Well, let's look at what television shows were the most successful. The biggest earners were those with the most outrageous competitors who were not afraid to take bad behaviour to the limit. It became a very small step from seeing bad behaviour and condemning it to thinking if one wanted to be famous they had to be outrageous and offensive.
Enter the Internet. Things picked up exponentially from 2000 onwards. Over the last decade the explosion of sites for social connections have increased to mind boggling levels. At its earliest stages, it was usually for dating, although Classmates has been around since the late 90s. Facebook arrived a mere few years ago effectively killing My Space where 'friends' were complete strangers and you thanked them for the 'add'. Facebook's 'Connect with friends and old school mates' line took the sleaze out of My Space; Facebook was clean and for everyone...unlike My Space that seemed to be filled with wannabe rock stars and young girls obsessed with posting photos of themselves in their underpants.

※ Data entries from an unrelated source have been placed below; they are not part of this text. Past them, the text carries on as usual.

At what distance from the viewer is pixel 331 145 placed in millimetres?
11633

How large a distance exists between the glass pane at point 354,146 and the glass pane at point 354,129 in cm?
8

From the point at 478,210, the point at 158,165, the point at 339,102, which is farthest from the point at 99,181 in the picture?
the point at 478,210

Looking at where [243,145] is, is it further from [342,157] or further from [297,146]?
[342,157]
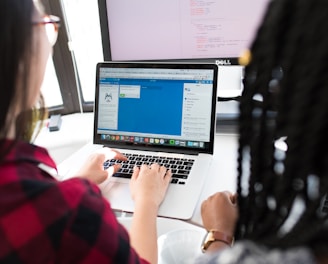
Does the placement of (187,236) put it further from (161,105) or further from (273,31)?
(273,31)

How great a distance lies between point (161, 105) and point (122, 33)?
0.36 m

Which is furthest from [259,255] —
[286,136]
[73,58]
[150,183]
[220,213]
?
[73,58]

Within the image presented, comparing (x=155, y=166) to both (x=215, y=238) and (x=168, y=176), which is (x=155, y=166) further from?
(x=215, y=238)

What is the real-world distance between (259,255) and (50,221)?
0.26 metres

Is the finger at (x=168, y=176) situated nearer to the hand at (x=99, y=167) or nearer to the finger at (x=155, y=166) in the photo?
the finger at (x=155, y=166)

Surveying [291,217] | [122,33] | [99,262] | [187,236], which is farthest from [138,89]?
[291,217]

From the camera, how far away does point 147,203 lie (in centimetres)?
79

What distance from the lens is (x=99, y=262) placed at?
50 cm

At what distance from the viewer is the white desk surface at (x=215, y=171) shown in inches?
35.2

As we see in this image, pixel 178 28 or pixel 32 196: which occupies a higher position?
pixel 178 28

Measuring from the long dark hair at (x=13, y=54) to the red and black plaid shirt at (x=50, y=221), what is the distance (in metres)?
0.05

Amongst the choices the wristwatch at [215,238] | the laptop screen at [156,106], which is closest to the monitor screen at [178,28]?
the laptop screen at [156,106]

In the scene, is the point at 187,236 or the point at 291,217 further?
the point at 187,236

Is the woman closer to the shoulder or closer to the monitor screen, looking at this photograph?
the shoulder
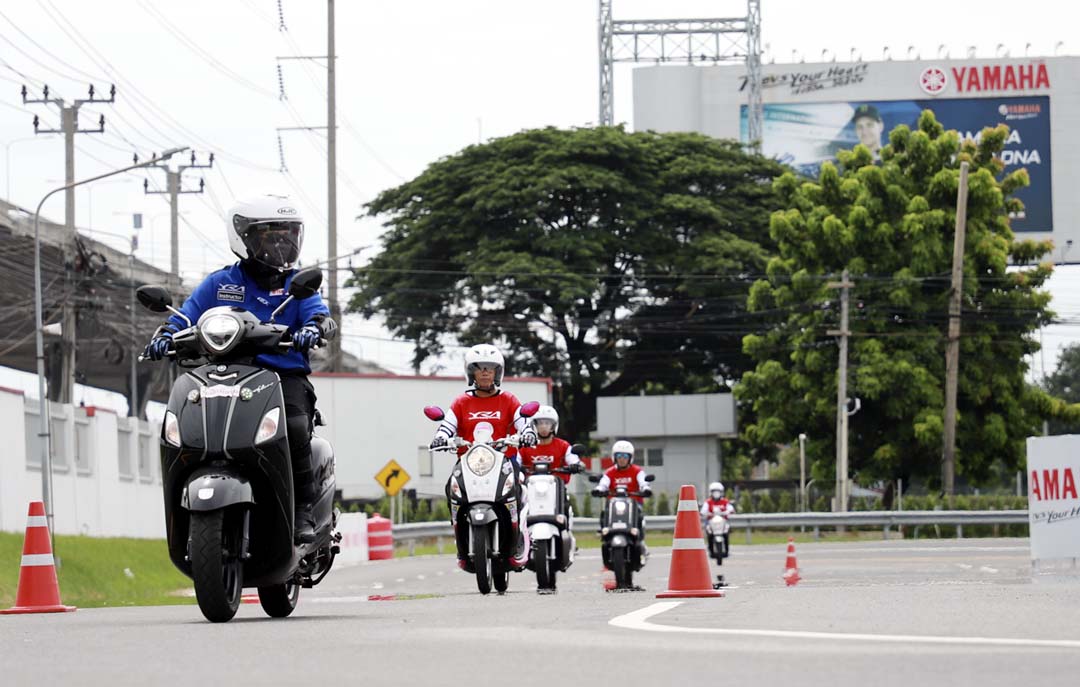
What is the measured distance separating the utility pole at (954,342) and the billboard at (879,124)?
30.4 m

So we all signed up on Facebook, posted our photos and made tentative little status updates while searching our minds for all the names we had forgotten and adding them like crazy. A few years later, Facebook has turned into something else entirely. Plagued with federal court cases against it for continually breaking privacy laws, many people are closing their accounts (and interestingly Facebook makes it difficult to do, as there is no clear way to delete your profile, you need to go to Google to find that out). But...Facebook gives everyone the opportunity to be 'famous', by posting photos of themselves and having 24 hour access to telling others the absolute minuatae about what they are doing if they feel so inclined. And everyone likes to be a little famous, even if it's only in their head.
But are we famous? Is anyone really even listening anymore? Who is looking at your profile with sincere interest and not just general nosiness?
Perhaps one day we will see that no one online really cares about anyone because each of us are too busy tending to our own little virtual world...perhaps we will look at the way we socialise with new eyes, and realise that our most committed relationship has become the one with our laptop or smartphone.
Raising our heads we look around the world we have been missing. We turn off our machines, go to the door, put on our coat, grab our keys and go out...to talk.